L’esecutivo aveva tentato con il concordato preventivo biennale per gli autonomi (che il prossimo 16 gennaio dovranno andare comunque in cassa a versare gli acconti). Ma la misura ha raccolto meno (rpt: meno) di quanto ipotizzato: 1,7 miliardi contro 2,5. C’è quindi da recuperare risorse e la Lega già da mesi punta sulla quinta edizione della rottamazione che continua intanto a dare buoni risultati. Se ne potrebbe parlare durante l’esame del Milleproroghe.

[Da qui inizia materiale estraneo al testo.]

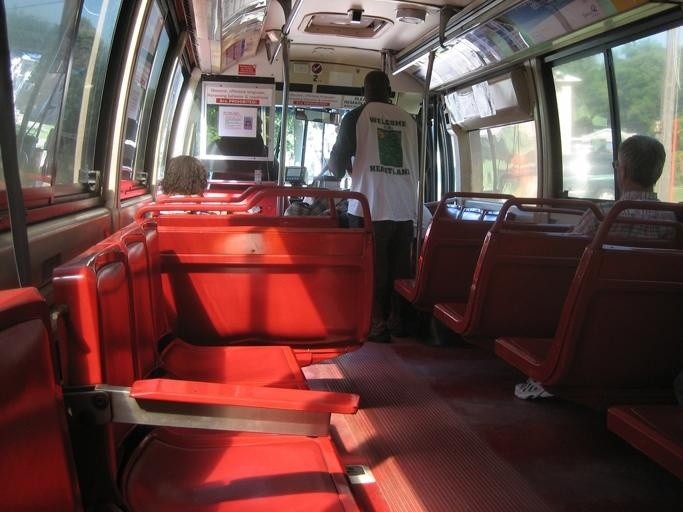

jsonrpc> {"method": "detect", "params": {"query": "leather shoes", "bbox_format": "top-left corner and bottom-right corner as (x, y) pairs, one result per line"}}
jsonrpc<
(369, 331), (392, 341)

Ma il rischio è che la misura, se ripresentata dalla Lega via emendamento, possa essere espunta per estraneità alla materia del provvedimeto. Si tratterebbe infatti di una riapertura dei termini, non di una proroga. Ma il confine tra le due fattispecie è abbastanza labile. Ci sarebbe spazio per un tentativo. “Sul piano della riduzione della pressione fiscale, c’è ancora da fare, partendo dai redditi medi che necessitano di un’attenzione specifica. Lo faremo, come sempre, con scelte responsabili e sostenibili finanziariamente”, dichiara Leo.

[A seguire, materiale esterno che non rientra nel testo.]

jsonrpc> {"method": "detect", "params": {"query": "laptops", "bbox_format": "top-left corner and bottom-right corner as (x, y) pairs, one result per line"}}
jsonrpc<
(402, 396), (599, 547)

Il viceministro spiega la filosofia della sua riforma: “al cuore c’è l’idea che il fisco debba abbandonare, ove possibile, il ruolo di ‘controllore sospettoso’ per diventare un ‘partner affidabile'”. E sul non riscosso: “è stata istituita una commissione tecnica, incaricata di analizzare il ‘magazzino della riscossione’, ossia l’insieme dei crediti fiscali non riscossi, con l’obiettivo di proporre soluzioni che evitino l’ulteriore accumulo e il relativo smaltimento di questi crediti che, al 31 dicembre 2024, ammontano a 1.275 miliardi di euro”. Intanto “nel 2024 lo Stato è riuscito a recuperare 32,79 miliardi di euro, una cifra in netto aumento rispetto al 2023 (31 miliardi)”.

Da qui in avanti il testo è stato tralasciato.